Per
allevare una razza canina e perseguire l’obiettivo del
miglioramento della razza stessa è indispensabile
effettuare una rigorosa selezione ovviamente applicando
i principi base della GENETICA,
concetti ampliamente trattati a vari livelli e quindi alla portata
di molti appassionati.
Nelle
razze da noi allevate, essendo cani da lavoro, è comunque
indispensabile dare moltissima importanza anche alle doti venatorie
espresse dai soggetti che saranno poi destinati alla riproduzione.
Per
riconoscere queste importanti doti tutti i cani debbono essere utilizzati
a fondo nel lavoro per il quale sono selezionati ( Cinghiale,
Lepre, Recupero Animali feriti).
Chi
li addestra e li utilizza deve avere la capacità,
non così comune, di “leggere” il lavoro
dei cani in modo estremamente critico.
Un
utilizzo scorretto probabilmente non consentirà al cane di
esprimere al massimo le proprie potenzialità ed il successivo
giudizio sul soggetto potrebbe risultare falsato da un cattivo o incompleto
ADDESTRAMENTO.
Ruolo
importantissimo è quindi quello dell’addestratore
che, per le razze destinate all'utilizzo venatorio, deve anche essere
un esperto conoscitore delle abitudini della specie cacciata
.
Le
prove di lavoro possono fornire importanti indicazioni su quali soggetti
stiano primeggiando nelle varie specialità ma la prova
di lavoro per le nostre razze da sola è garanzia della attitudine
alla caccia praticata?
Ruolo
diverso svolgono le prove per le varie abilitazioni - limiere,
traccia di sangue - indispensabili per l'utilizzo in attività.
Indispensabili
sono inoltre le verifiche morfologiche, esposizioni
nazionali ed internazionali riconosciute, organizzate dall'ENCI,
nelle quali esperti giudici forniscono qualificati
giudizisull'aspetto morfologico.
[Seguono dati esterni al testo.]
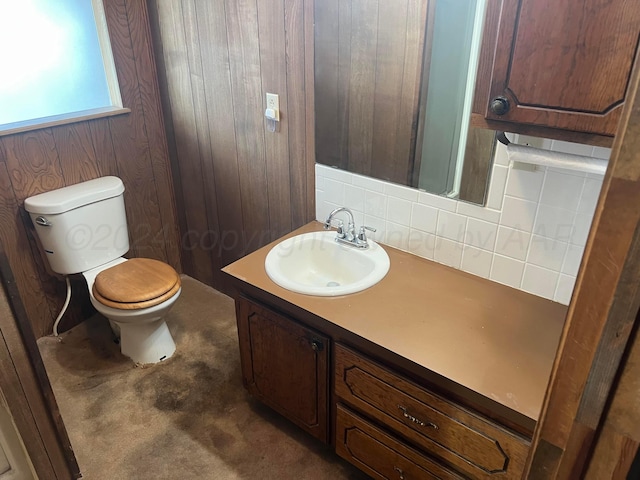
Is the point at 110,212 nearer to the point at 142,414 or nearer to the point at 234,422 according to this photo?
the point at 142,414

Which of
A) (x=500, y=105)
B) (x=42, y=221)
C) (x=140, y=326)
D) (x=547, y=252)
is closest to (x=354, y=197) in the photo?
(x=547, y=252)

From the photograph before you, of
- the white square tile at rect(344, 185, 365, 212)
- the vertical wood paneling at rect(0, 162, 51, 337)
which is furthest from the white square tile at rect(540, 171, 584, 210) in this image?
the vertical wood paneling at rect(0, 162, 51, 337)

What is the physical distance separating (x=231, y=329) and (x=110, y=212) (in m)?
0.85

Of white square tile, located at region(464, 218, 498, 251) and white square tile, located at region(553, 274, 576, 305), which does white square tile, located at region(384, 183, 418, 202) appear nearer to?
white square tile, located at region(464, 218, 498, 251)

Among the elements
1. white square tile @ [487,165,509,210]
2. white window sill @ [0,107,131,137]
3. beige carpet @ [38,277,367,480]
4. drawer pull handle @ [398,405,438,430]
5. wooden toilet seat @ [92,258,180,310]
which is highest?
white window sill @ [0,107,131,137]

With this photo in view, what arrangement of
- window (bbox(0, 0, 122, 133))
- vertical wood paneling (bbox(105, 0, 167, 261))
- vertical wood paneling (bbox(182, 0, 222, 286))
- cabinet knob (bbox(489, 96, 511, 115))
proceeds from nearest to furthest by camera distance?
cabinet knob (bbox(489, 96, 511, 115))
window (bbox(0, 0, 122, 133))
vertical wood paneling (bbox(182, 0, 222, 286))
vertical wood paneling (bbox(105, 0, 167, 261))

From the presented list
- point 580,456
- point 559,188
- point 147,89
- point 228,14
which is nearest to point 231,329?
point 147,89

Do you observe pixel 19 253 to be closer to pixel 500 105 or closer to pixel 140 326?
pixel 140 326

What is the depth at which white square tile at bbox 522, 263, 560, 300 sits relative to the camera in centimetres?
152

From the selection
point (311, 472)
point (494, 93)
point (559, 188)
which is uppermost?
point (494, 93)

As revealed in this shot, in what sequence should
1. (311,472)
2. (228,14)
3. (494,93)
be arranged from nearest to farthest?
(494,93) → (311,472) → (228,14)

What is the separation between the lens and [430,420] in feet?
4.47

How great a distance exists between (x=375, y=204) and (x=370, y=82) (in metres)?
0.45

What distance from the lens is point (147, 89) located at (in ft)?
8.13
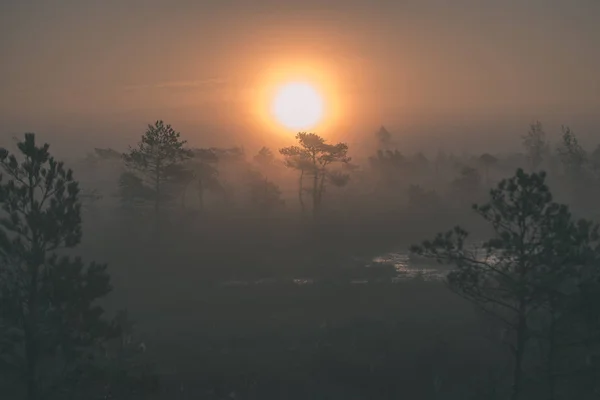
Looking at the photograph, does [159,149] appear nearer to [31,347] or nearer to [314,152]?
[314,152]

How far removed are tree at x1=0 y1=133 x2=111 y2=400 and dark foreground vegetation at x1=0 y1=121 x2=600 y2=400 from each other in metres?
0.06

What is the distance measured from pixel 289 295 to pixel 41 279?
22.2 metres

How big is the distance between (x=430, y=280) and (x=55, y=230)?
30.3m

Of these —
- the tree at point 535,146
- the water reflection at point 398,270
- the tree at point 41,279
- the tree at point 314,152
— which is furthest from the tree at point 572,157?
the tree at point 41,279

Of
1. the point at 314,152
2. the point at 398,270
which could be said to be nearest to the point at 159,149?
the point at 314,152

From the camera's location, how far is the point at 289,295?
39.3 metres

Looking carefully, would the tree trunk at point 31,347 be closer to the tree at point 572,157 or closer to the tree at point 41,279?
the tree at point 41,279

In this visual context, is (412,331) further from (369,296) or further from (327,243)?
(327,243)

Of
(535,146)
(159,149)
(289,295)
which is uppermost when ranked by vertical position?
(535,146)

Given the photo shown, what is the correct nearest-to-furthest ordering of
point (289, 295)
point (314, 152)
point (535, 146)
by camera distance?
point (289, 295)
point (314, 152)
point (535, 146)

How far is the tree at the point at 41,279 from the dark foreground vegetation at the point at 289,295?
0.20 ft

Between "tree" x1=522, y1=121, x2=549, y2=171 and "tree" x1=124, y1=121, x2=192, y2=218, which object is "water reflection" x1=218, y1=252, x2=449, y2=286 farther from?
"tree" x1=522, y1=121, x2=549, y2=171

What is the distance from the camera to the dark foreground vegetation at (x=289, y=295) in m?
18.3

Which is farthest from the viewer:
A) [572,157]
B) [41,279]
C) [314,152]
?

Tali giudizi
dovranno essere letti come indispensabili suggerimenti al
miglioramento della razza. Nell’allevamento del cane di razza
è importante la attenta valutazione del certificato di iscrizione
al LIBRO
GENEALOGICO tenuto dall Enci.
Un
allevatore, quando cede dei cani, dovrebbe capire se il nuovo proprietario
sarà in grado di ottenere il meglio dal cucciolo, quale utilizzo
ne farà, quali sono le sue esperienze cinofile.
Se
non si è convinti è meglio rinunciare alla cessione
del cucciolo.
L’allevatore
dovrebbe inoltre, nel limite del possibile, rimanere
in periodico contatto (collaborativo) con il nuovo
proprietario del cane per ricevere dallo stesso quelle informazioni
indispensabili al fine di capire se quel determinato accoppiamento
ha dato i risultati sperati.
Importante
per l’allevatore è anche sapere dove sia disponibile
una buona “linea di sangue” dalla quale eventualmente
andare ad “attingere”.
In
questo senso molta informazione è da sempre correttamente fornita
dalle riviste di settore o delle varie società specializzate.
Le
attuali tecnologie (Internet) agevolano la comunicazione
dando la possibilità di comunicare a chiunque ne abbia
voglia è quindi anche molto più semplice dare
o ricevere informazioni relative a questa o quella razza, ricevere
e dare informazioni su questo o quel riproduttore, dare e ricevere
informazioni relative a disponibilità di cuccioli o anche più
semplicemente “parlare” di cinofilia.